PROBLEM
Set down every one of the entries below word for word, with no line changed.

-------- INPUT MATERIAL

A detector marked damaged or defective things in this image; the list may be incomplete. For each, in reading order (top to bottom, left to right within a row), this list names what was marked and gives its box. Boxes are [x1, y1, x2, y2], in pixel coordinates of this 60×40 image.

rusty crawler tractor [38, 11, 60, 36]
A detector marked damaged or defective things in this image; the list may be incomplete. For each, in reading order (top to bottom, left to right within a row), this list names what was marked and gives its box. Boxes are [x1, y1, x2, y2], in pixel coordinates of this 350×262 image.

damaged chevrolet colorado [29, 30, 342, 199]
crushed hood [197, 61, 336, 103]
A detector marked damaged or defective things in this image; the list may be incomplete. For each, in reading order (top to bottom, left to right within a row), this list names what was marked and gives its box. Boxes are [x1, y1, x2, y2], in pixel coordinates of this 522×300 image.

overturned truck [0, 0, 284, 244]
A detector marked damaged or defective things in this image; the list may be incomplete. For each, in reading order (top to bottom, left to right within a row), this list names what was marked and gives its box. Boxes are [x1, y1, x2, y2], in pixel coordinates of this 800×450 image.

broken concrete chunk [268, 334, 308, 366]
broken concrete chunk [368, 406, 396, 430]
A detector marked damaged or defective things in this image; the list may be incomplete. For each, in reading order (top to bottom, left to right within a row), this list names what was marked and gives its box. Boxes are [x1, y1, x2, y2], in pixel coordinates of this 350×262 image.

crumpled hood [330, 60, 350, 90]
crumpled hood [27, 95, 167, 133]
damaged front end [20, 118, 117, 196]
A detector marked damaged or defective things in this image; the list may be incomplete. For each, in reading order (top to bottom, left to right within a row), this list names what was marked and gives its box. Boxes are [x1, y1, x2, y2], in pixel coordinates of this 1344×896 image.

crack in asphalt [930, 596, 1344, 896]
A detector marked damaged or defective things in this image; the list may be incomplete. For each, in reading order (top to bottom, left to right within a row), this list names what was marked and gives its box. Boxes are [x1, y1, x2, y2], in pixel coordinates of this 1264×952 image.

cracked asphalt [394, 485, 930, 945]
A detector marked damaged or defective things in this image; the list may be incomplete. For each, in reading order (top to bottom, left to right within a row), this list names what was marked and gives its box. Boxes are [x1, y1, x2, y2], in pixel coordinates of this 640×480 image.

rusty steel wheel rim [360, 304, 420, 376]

----------------

FINAL ANSWER
A detector marked damaged or defective things in this image; the list may be incomplete. For each, in reading order (top to bottom, left to right within a row), this list names what was marked and gives its box. Boxes are [x1, y1, x2, y2], in pixel coordinates of this 60×40 image.

rusty crawler tractor [38, 11, 60, 36]
A detector marked damaged or defective things in this image; the list may be incomplete. For each, in reading order (top to bottom, left to right within a row), this list names what was marked and gives its box. Boxes are [x1, y1, x2, y2], in pixel coordinates of this 350×262 image.

damaged chevrolet colorado [29, 30, 342, 199]
crushed hood [197, 61, 336, 103]
A detector marked damaged or defective things in this image; the list may be incomplete. For each, in reading order (top to bottom, left to right within a row), this list names what was marked and gives its box. Boxes are [x1, y1, x2, y2], in pixel coordinates of this 522×300 image.

overturned truck [0, 0, 284, 244]
A detector marked damaged or defective things in this image; the list may be incomplete. For each, in reading order (top to bottom, left to right within a row), this list names what was marked and gives its box. Boxes are [x1, y1, x2, y2], in pixel coordinates of this 800×450 image.

broken concrete chunk [268, 334, 308, 366]
broken concrete chunk [368, 406, 396, 430]
A detector marked damaged or defective things in this image; the list may be incomplete. For each, in reading order (top to bottom, left to right within a row), this list names what was marked and gives its box. Boxes are [x1, y1, x2, y2], in pixel coordinates of this 350×262 image.

crumpled hood [330, 60, 350, 90]
crumpled hood [27, 95, 167, 133]
damaged front end [20, 118, 117, 196]
A detector marked damaged or defective things in this image; the list may be incomplete. For each, in reading order (top to bottom, left to right within a row), this list names what was marked and gives its box. Boxes are [x1, y1, x2, y2], in pixel coordinates of this 1344×896 image.

crack in asphalt [930, 596, 1344, 896]
A detector marked damaged or defective things in this image; the list may be incomplete. For each, in reading order (top to bottom, left to right within a row), this list names what was marked and gives its box. Boxes are [x1, y1, x2, y2], in pixel coordinates of this 1264×952 image.

cracked asphalt [394, 485, 930, 945]
A detector marked damaged or defective things in this image; the list may be incomplete. For each, in reading order (top to bottom, left to right within a row), this list names what was marked and gives its box. Boxes are [x1, y1, x2, y2], in pixel coordinates of this 640×480 image.

rusty steel wheel rim [360, 304, 420, 376]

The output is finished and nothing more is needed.